EASA points out that its air operations regulations regarding flightcrew composition already lay out conditions which might permit single-pilot operations.
“In the future, it is expected that these conditions and limitations will need to evolve in order to extend single-pilot operations to large [aircraft],” the authority says, “provided that compensation means…are in place in order to provide for an overall level of safety equivalent to today’s two-pilot operations.”
While aircraft manufacturers have separately been looking into the feasibility of reduce-crew concepts, the proposal requires a “robust assessment” of the safety impact “at all levels”, says EASA.
It is initiating the independent research project to support the safety case as well as the development of amendments to flight regulations. The project’s main aim is to draw up a reference risk-assessment framework for the potential changes, focusing on analysis of human factors issues in normal and abnormal circumstances – such as sleep inertia, fatigue management or pilot incapacitation.

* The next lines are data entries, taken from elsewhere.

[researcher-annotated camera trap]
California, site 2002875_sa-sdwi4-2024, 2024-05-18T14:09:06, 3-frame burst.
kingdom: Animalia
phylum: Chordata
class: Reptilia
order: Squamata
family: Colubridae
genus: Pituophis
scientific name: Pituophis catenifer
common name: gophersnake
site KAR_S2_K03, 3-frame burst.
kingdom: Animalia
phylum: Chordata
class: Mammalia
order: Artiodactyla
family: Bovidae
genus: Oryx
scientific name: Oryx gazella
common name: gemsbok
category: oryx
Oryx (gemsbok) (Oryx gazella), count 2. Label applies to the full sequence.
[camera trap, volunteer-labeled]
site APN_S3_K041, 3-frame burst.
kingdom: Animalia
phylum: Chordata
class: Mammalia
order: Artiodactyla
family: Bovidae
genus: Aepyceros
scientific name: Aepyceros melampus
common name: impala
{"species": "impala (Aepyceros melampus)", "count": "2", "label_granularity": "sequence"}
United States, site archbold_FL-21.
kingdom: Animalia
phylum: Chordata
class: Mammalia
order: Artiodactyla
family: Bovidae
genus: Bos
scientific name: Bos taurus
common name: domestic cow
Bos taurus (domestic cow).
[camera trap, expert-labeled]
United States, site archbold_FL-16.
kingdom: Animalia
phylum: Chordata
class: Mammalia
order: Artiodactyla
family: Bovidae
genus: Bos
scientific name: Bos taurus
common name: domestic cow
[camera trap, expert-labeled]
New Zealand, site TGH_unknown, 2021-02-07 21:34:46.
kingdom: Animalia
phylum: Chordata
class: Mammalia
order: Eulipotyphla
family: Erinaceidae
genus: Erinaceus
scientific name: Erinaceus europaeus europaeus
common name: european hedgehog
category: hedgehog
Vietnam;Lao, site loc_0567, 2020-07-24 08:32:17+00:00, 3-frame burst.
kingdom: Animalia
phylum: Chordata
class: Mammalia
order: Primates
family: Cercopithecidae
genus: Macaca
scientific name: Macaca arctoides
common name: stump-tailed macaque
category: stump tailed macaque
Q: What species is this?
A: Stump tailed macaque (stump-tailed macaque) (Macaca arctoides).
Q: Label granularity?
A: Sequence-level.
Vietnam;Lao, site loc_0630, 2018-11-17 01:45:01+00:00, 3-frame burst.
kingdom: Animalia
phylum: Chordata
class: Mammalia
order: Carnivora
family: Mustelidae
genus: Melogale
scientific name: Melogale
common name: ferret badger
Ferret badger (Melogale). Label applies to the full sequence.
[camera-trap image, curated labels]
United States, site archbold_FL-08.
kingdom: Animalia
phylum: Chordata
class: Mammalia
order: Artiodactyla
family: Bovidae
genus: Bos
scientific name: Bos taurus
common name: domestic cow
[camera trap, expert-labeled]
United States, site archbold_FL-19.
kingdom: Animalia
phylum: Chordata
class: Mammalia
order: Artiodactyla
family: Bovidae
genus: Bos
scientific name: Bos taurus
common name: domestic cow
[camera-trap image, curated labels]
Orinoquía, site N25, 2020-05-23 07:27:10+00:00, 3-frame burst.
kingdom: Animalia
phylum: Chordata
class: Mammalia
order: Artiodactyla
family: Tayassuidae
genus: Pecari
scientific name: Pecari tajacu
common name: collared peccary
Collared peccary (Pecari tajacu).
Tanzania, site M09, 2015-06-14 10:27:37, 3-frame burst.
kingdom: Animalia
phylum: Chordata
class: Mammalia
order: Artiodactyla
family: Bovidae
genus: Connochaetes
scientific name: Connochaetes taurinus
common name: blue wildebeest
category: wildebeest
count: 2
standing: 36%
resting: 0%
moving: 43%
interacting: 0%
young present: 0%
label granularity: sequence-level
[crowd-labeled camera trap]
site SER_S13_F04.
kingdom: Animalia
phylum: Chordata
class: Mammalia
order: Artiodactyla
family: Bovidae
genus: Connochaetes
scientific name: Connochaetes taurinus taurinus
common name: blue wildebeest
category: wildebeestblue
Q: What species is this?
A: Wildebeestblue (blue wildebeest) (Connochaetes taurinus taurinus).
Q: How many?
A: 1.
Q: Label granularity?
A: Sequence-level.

“The scope of the project encompasses the generic risk assessment of the main changes induced by [eMCOs and SiPOs] while considering a series of changes to aircraft cockpit configuration identified for large [commercial air transport] aircraft and including new flight management applications,” says EASA.
EASA says eMCOs will be the primary focus – owing to the shorter timeframe to introduction – but will include a preliminary hazard analysis for SiPOs, with results of the eMCOs risk assessment potentially being reused to support SiPOs analysis.
It says the main safety concerns in regard to eMCOs centre on ensuring adequate monitoring of the single pilot’s performance and providing suitable situational awareness while maintaining a manageable workload level – including cases of failure situations.
Cockpit design should be “appropriately tolerant of errors”, it points out, particularly given the absence of normal cross-checking capacity from the second pilot.
EASA also underlines the need for requirements on medical fitness, to reduce the probability of pilot incapacitation, capability to detect when the pilot is no longer fit to fly, and risk mitigation to cope not only with incapacitation but such matters as sleep inertia and physiological breaks.
Fatigue risk, it says, must be maintained at a level comparable to two-pilot operations and cockpit crew will need to be properly trained.
As part of the project researchers will be asked to identify not just areas in which eMCOs might adversely affect safety but also those in which there might be a safety benefit.
EASA expects the research organisers to carry out surveys and technical workshops with commercial pilots from various airlines, covering different levels of experience, and the completion of a series of flight-simulation exercises. The authority aims to sign a contract for the research around June next year.